Every dollar of ‘at-risk’ funding should be easily identifiable, because all the dollars should be supplemental. But information on the school-level allocation of ‘at-risk’ funds is not made readily accessible in real time, and actual spending of ‘at-risk funds’ at the DCPS school level is not tracked. Of the $50.3 million that is supposed to follow DCPS students to their schools, only 59 percent ($29.8 million) was allocated in ‘at-risk eligible ways,’ according to Mary Levy’s latest analysis (Figure 2).[4]  The allocation of the other 41 percent ($20.5 million) of ‘at-risk’ funds could not be identified in the individual school budgets.[5] It is likely that a large share of these unaccounted for ‘at-risk’ funds are once again being used for functions that are required at all schools as part of DCPS’s staffing model, instead of supplemental services for the students who need them most. Even if every dollar of ‘at-risk’ money in the FY 2019 budget was allocated on targeted services as intended, these funds would remain far short of the levels recommended in the 2013 Adequacy Study.[6]

Figure 2.

School level leaders in both DCPS and public charters, alongside teachers and families, should be able to leverage ‘at-risk’ funds to serve their students’ specific needs in evidence-based ways. Whether school communities choose to use those funds on targeted supports or school-wide benefits, those resources should be supplemental.

Schools must be adequately funded so that basic needs are met, without having to tap ‘at-risk’ funds.
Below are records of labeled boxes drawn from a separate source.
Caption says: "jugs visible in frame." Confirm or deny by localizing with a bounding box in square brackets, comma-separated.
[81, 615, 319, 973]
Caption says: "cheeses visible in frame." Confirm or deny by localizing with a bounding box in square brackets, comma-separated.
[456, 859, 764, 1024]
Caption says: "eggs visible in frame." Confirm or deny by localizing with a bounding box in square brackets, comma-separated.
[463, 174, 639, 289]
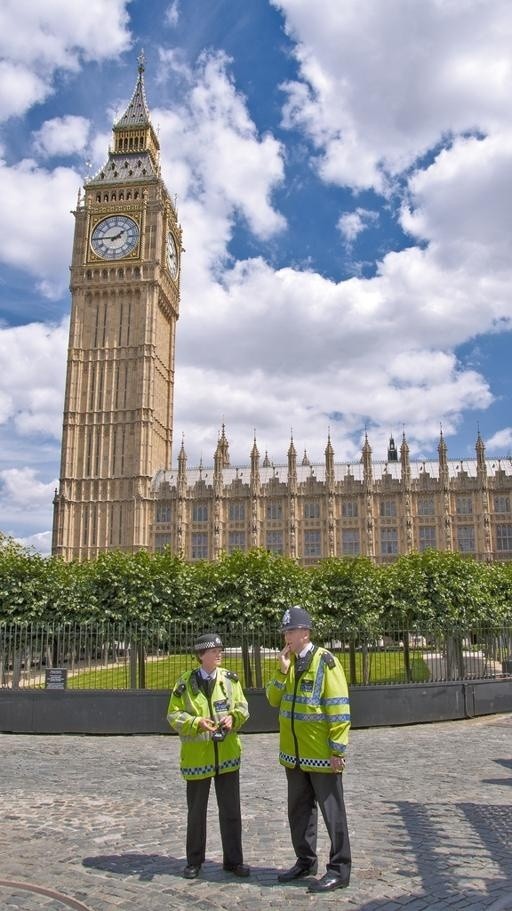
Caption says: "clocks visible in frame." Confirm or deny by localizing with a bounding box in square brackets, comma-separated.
[87, 211, 147, 264]
[164, 226, 181, 285]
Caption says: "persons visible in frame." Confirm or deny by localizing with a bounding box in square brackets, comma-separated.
[264, 607, 353, 893]
[166, 632, 251, 879]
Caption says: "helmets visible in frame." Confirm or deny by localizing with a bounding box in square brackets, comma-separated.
[277, 608, 312, 631]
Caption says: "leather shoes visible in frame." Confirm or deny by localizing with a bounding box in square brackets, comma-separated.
[278, 865, 317, 882]
[308, 876, 349, 892]
[223, 863, 249, 876]
[184, 863, 201, 878]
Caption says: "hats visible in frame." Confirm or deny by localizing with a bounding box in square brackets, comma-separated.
[194, 634, 223, 651]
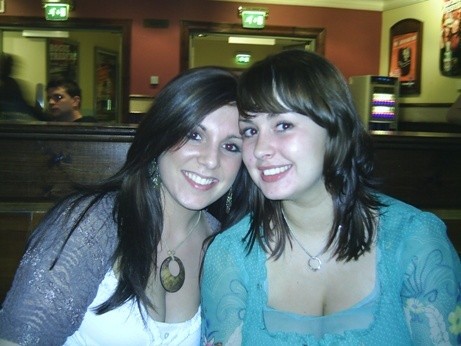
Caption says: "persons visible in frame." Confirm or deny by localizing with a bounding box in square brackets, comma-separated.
[0, 78, 99, 123]
[0, 65, 266, 346]
[199, 50, 461, 346]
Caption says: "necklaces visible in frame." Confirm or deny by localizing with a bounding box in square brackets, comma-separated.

Budget increases for DCPS and public charter schools in recent years have been arbitrary, and not connected to what it really costs to provide quality education.  Five years have passed since the 2013 Adequacy Study, and yet we still have not reached the level of resources it recommended, once adjusted for inflation– let alone the level needed to keep up with all of our system’s changing needs.  DC Council should allocate enough money in FY 2019 to revise the 2013 Adequacy Study and update our understanding of investments needed to support every school and ensure that we are meeting the needs of low-income students.

Read more about DCFPI’s FY 2019 education budget recommendations here.

[i] A projected 44,496 students in DC qualify for ‘at-risk’ funding in the 2018-2019 school year because they are a foster care student, experiencing homelessness, overage for their grade, or participate in SNAP or TANF, (DCPS FY 2019 Budget Chapter; PCS FY 2019 Budget Chapter)
[ii] In the District’s proposed Fiscal Year 2019 budget, there are $103.9 million ‘at-risk’ dollars for both DCPS and public charters overall.
[iii] These are scores in English Language Arts, (2016-17 PARCC Scores).
[iv] This is actually a conservative estimate. It assumes that ‘at-risk’ funds are being used to support every staff person beyond those positions guaranteed to every school by the Comprehensive Staffing Model, when most schools should also have other pots to draw from, like Title I.
[v] DCPS FY19 Initial School Budget Allocations
[vi] With a weight of 0.37 as recommended in the 2013 Adequacy Study, qualifying students would have $3,943 in additional ‘at-risk’ funds, or $175.5 million total (based off of a projected ‘at-risk’ subpopulation of 44,496). That is $71.6 million more. If the ‘at-risk weight’ were increased as recommended, and all else remained the same, schools would have $71.6 million more ‘at-risk’ dollars (or $1,609 more per-student) to invest in supplemental services for students overall, than the current $103.9 million total in at-risk funds, (2013 Adequacy Study).